====== Material to process ======

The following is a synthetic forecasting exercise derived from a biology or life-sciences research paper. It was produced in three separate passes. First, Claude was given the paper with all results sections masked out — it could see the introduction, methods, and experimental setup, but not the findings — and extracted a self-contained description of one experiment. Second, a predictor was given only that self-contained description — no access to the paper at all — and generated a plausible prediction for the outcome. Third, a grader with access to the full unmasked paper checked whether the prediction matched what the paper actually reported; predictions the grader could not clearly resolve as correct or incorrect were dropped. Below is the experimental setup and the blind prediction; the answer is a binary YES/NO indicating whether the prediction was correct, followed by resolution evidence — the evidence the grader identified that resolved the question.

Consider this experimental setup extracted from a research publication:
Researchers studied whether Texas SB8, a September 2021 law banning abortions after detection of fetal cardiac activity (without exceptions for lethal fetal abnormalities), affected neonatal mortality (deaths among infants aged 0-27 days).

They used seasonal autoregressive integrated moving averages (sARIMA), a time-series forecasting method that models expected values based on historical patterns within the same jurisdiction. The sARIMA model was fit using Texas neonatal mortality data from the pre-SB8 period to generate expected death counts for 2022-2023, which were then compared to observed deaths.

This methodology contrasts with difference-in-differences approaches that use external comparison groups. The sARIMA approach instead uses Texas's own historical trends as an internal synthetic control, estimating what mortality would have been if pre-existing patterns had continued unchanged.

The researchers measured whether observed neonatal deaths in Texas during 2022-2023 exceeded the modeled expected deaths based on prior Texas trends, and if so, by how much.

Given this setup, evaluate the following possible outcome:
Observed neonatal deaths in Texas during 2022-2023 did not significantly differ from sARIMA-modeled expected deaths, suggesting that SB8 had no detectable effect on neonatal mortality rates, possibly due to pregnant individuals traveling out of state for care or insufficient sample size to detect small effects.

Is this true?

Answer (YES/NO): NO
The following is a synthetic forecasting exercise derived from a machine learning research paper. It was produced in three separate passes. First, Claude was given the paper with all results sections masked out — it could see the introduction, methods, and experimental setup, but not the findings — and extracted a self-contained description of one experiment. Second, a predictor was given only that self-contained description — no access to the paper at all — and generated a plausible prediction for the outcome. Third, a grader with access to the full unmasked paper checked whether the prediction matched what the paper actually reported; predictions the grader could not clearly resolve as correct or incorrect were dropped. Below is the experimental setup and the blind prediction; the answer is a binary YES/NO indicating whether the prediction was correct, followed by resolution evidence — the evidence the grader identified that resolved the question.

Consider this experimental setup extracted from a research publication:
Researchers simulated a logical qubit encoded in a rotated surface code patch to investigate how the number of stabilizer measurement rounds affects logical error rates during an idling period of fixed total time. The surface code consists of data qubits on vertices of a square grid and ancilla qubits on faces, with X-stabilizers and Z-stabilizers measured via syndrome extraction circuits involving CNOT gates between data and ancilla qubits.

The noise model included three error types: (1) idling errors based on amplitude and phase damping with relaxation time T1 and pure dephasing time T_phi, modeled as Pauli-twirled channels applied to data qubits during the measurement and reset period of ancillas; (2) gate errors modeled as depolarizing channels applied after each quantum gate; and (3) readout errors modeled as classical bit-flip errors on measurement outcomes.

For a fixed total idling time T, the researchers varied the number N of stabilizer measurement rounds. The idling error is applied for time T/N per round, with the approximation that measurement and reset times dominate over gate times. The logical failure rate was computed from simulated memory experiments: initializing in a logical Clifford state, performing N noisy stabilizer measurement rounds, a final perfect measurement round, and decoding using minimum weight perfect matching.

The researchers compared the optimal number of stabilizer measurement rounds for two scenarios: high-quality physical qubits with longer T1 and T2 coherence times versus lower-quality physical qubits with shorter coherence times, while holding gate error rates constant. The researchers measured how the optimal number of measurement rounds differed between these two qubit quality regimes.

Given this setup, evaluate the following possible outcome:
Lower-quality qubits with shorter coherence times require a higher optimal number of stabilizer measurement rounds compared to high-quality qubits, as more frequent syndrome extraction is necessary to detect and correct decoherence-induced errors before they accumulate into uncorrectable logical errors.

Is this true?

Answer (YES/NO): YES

======
====== Material to process ======

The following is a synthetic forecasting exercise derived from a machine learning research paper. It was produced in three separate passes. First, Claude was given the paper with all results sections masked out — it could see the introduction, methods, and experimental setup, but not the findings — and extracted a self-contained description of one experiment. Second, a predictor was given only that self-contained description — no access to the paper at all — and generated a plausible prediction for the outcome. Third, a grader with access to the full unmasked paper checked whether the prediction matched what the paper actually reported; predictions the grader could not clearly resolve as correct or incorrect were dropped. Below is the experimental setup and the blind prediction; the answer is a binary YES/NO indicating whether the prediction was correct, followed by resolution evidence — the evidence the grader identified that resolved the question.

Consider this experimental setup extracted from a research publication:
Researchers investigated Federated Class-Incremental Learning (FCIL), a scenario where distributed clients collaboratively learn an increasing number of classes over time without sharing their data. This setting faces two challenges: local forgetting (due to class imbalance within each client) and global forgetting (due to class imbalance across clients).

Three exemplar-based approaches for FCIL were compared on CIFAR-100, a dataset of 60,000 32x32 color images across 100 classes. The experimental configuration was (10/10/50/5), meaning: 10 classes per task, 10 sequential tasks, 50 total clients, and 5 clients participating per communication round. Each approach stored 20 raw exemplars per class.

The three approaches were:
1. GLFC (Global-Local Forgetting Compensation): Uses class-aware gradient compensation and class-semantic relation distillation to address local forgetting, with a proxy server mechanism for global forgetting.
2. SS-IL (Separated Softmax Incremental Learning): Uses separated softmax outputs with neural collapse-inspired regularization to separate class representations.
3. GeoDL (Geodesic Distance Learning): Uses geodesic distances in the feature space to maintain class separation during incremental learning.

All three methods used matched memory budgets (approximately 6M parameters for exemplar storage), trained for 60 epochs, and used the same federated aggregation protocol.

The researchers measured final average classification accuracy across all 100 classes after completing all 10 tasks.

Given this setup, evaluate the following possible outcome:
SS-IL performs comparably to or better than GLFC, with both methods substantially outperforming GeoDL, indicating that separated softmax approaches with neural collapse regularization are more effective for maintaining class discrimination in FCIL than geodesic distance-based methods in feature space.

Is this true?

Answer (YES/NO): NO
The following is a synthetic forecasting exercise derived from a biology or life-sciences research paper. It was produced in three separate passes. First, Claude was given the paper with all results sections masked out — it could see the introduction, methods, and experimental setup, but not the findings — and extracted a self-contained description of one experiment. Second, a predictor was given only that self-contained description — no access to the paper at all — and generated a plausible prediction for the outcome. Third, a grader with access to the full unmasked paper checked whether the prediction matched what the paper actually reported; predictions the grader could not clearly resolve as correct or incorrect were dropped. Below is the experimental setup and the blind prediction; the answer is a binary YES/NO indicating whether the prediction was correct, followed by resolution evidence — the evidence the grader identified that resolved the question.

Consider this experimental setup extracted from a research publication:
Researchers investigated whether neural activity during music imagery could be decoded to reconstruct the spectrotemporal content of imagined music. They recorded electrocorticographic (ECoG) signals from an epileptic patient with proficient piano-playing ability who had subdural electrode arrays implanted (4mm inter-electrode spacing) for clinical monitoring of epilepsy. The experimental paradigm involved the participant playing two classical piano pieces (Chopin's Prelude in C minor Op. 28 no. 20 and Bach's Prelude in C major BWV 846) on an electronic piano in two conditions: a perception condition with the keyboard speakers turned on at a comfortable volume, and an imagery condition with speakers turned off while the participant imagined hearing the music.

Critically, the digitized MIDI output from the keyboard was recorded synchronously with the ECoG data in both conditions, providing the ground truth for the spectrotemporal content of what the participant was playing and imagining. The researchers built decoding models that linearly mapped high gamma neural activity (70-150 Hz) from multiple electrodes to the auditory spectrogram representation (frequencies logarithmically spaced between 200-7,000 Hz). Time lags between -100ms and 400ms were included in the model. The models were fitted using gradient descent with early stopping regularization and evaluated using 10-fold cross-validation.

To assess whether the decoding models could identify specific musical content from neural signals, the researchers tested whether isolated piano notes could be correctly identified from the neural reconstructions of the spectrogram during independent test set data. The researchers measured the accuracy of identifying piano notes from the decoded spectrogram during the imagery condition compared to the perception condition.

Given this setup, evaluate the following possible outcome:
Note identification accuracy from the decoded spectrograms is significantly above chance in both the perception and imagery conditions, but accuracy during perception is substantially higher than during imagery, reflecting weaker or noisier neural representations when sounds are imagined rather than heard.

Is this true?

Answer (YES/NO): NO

======
====== Material to process ======

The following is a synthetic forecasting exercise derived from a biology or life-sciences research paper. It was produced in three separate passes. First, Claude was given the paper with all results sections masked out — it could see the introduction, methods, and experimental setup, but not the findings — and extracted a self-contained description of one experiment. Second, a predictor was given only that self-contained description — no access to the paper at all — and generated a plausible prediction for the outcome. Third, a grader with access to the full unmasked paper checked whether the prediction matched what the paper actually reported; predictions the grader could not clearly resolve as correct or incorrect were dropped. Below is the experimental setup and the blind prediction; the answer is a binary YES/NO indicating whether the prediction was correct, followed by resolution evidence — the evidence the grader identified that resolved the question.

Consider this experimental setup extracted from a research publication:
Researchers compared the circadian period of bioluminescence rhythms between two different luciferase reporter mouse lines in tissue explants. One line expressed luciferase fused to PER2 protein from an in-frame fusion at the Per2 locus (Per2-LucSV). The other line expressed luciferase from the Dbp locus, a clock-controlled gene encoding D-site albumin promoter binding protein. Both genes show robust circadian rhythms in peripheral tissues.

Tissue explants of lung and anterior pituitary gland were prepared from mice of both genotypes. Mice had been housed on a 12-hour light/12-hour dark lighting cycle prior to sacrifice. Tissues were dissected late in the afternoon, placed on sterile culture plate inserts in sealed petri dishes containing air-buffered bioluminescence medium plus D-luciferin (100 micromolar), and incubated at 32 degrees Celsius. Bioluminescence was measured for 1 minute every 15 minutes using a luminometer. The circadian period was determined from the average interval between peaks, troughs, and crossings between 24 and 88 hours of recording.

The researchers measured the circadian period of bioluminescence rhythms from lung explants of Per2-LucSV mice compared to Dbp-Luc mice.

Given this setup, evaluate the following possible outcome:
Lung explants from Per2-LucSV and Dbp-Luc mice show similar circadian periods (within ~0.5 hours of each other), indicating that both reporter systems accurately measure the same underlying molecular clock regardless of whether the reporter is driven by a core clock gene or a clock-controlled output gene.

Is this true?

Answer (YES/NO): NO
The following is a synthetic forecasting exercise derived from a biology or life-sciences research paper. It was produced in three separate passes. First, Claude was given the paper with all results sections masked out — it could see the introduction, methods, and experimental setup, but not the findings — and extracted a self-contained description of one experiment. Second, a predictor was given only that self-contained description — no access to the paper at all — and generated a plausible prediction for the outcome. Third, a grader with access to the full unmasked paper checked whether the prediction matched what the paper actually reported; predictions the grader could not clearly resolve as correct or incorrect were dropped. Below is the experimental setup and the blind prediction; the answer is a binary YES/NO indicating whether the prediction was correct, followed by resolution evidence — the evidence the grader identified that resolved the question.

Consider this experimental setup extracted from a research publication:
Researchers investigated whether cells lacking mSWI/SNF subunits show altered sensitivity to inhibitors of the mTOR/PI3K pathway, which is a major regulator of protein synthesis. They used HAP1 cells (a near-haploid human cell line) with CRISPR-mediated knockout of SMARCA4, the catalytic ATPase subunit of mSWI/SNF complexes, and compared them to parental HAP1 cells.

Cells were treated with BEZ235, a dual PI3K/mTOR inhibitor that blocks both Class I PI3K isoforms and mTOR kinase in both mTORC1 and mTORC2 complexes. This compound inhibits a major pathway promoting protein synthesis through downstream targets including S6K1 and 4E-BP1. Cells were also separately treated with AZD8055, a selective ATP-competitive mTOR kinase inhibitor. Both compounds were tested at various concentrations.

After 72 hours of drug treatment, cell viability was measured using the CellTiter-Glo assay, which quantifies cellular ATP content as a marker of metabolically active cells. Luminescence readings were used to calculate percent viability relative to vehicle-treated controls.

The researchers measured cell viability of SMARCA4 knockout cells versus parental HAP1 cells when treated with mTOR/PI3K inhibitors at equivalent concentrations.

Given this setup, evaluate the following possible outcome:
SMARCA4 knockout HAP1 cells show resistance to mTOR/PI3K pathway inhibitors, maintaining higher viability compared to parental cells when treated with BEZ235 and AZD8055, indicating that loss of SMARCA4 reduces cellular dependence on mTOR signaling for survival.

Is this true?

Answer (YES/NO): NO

======

Only the lines that contain the string "representations" are to be copied from the records.

2. SS-IL (Separated Softmax Incremental Learning): Uses separated softmax outputs with neural collapse-inspired regularization to separate class representations.
Note identification accuracy from the decoded spectrograms is significantly above chance in both the perception and imagery conditions, but accuracy during perception is substantially higher than during imagery, reflecting weaker or noisier neural representations when sounds are imagined rather than heard.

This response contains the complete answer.